Yes, I’d been studying classical piano intensely with a view to possibly pursuing that as a career when I encountered poetry for the first time. This was in the United States, when I was in high school, and the poets I first read were all American: Whitman, Dickinson, Frost, cummings, Stevens, Eliot. I was first attracted to the cadence of poetic language, which seemed quite musical to me; meaning was initially a secondary concern.  Reading Eliot in particular was a transformative experience; I understood intuitively that the structures of his long poems—The Waste Land, Four Quartets—were musical ones, like the movements of a concerto or symphony. His polyvocality was fugal. I could see from Eliot the way in which musical structures translated into language. I read all the poetry I could get my hands on; I started writing poetry around the same time.  

2. How do you set about writing a poem? Do you rely on inspiration or do you have a project or theme in mind?

I rarely have a project per se; I tend to write when I have real motivation to do so, when there’s a meaningful idea or experience I want to convey. I’m not very prolific and I don’t mind that. I do tend to have some idea of why I’m writing a poem, though; I think you can end up with a pretty wishy-washy sort of poem if you have no idea why you’re writing it in the first place. But the poem’s purpose and central idea should always evolve during the writing process; I think it’s equally a mistake to try and write exactly the poem you set out to do as it is to write without any discernible sense of purpose.

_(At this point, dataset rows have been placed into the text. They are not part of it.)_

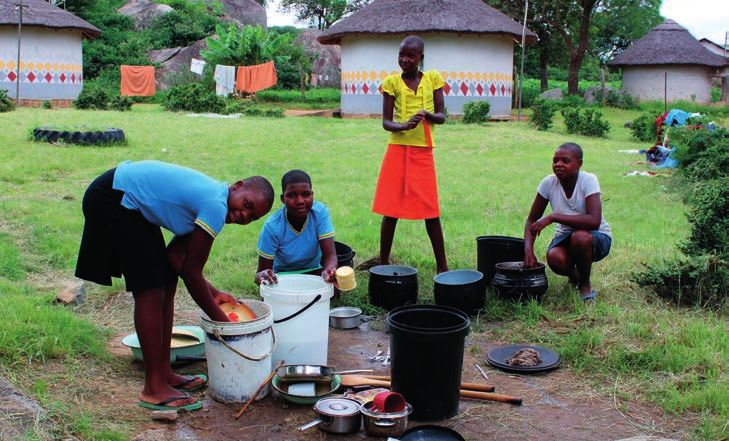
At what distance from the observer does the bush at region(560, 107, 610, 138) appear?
14.9 meters

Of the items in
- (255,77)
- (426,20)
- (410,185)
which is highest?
(426,20)

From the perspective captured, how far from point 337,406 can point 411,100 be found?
257 centimetres

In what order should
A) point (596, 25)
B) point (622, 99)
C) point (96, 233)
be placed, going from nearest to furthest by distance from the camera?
point (96, 233) < point (622, 99) < point (596, 25)

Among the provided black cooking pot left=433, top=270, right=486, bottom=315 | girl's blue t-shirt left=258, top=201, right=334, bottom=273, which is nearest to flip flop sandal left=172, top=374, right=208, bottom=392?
girl's blue t-shirt left=258, top=201, right=334, bottom=273

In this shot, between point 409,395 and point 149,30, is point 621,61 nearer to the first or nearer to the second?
point 149,30

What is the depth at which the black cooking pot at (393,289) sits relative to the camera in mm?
4289

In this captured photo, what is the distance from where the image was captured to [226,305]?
10.6 feet

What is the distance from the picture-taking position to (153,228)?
2.93 m

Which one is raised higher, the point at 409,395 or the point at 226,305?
the point at 226,305

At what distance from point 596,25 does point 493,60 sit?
1763 centimetres

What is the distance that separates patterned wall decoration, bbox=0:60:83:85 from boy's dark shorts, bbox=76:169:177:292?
21398 millimetres

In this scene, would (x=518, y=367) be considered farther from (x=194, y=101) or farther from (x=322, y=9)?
(x=322, y=9)

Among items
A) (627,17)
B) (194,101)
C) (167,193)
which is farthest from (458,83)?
(627,17)

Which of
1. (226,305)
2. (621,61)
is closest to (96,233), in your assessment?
(226,305)
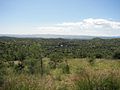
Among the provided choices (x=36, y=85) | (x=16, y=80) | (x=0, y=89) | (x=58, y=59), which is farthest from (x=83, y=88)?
(x=58, y=59)

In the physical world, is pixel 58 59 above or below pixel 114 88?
below

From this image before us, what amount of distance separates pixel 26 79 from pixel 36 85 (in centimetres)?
28

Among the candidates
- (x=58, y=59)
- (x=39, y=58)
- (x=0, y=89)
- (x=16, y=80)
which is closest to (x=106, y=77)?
(x=16, y=80)

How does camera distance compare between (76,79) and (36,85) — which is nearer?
(36,85)

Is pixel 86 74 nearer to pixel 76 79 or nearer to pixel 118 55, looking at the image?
pixel 76 79

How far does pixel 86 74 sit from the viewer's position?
196 inches

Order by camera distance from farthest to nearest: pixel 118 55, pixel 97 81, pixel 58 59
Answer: pixel 118 55 < pixel 58 59 < pixel 97 81

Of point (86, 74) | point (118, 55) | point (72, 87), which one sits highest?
point (86, 74)

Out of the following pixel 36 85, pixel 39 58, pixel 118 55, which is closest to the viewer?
pixel 36 85

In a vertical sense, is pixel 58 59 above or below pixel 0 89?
below

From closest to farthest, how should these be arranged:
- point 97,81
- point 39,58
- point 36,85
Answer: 1. point 36,85
2. point 97,81
3. point 39,58

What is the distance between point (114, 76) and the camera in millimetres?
5008

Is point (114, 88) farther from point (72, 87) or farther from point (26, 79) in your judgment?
point (26, 79)

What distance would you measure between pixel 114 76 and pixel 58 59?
99.8 feet
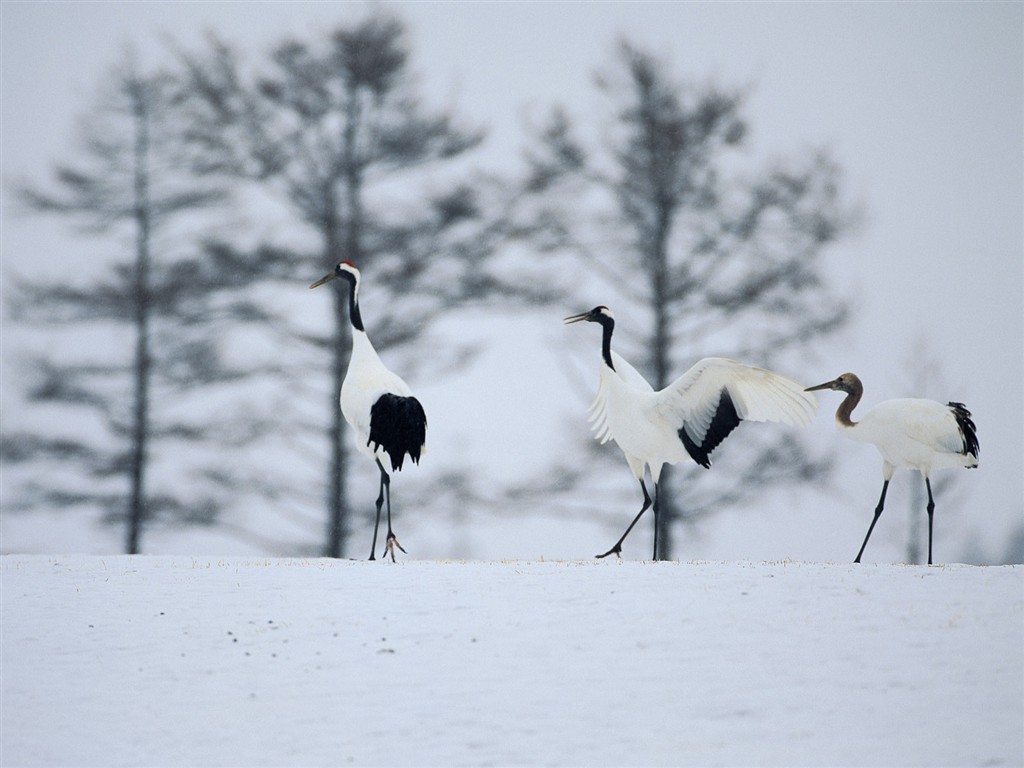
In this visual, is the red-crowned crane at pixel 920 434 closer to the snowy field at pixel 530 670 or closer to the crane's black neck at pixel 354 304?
the snowy field at pixel 530 670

There’s a balance.

3. Your collection, The Hazards, won the 2016 Prime Minister’s Literary Award for poetry; can you tell us about that?

It was a fantastic surprise, especially given the other books on the shortlist; I was really pleased to be in that august company, and thrilled that The Hazards won. More generally, I think it’s significant that there’s generous recognition of Australian literature at the federal level in the form of the Prime Minister’s Literary Awards. These kinds of awards have the capacity to attract new readers to the shortlisted and winning books, too. They serve an important function.

4. You are the poetry editor of Island and were the poetry editor for The Best Australian Poems (Black Inc.) in 2016 and 2017, so you write poetry as well as edit. What are the challenges of writing and editing at the same time?

 I’ve done far more editing the past few years than I have writing; the BAP editorship really is an all-consuming task. Other than instances where editors had requested or commissioned poems from me, I stopped sending out my own work for consideration for the two-year period I was editor, on the grounds that I didn’t want to pose any conflicts of interest. Publishing can tend to be a bit cosy in Australia—most of our poetry editors are also poets, and most everybody knows one another. This is why I primarily seek to publish my new work overseas; I’d rather be published by someone who doesn’t know me than by someone who does. In that sense I try to keep my editing duties separate from the publication of my own poems as much as possible.

5. Poetry publication is very competitive. What do you look for in a submission?

Island is a magazine of ideas and culture, rather than a specialist literary journal, so I love it when I find poems in my submissions inbox that speak to a broad audience and engage with topical ideas or news (without being didactic or evangelical, of course). As a rule, I don’t publish long poems because I don’t have the page space. But there are exceptions to these generalities, of course; really, I’m looking for arresting poems on any subject and in any form.

6. Have you got a project in mind in future?

Yes, I’m working on a novel at present, and a new book of poems.

7. Finally, what do you do when you get writer’s block? What’s your cure? 

I don’t worry too much about writer’s block; I only write when I feel really motivated to. I tend to be drawn to the work of poets who write and publish judiciously, too. I read far more than I write. And if I’m stuck, there are always other projects and commitments waiting on my desk.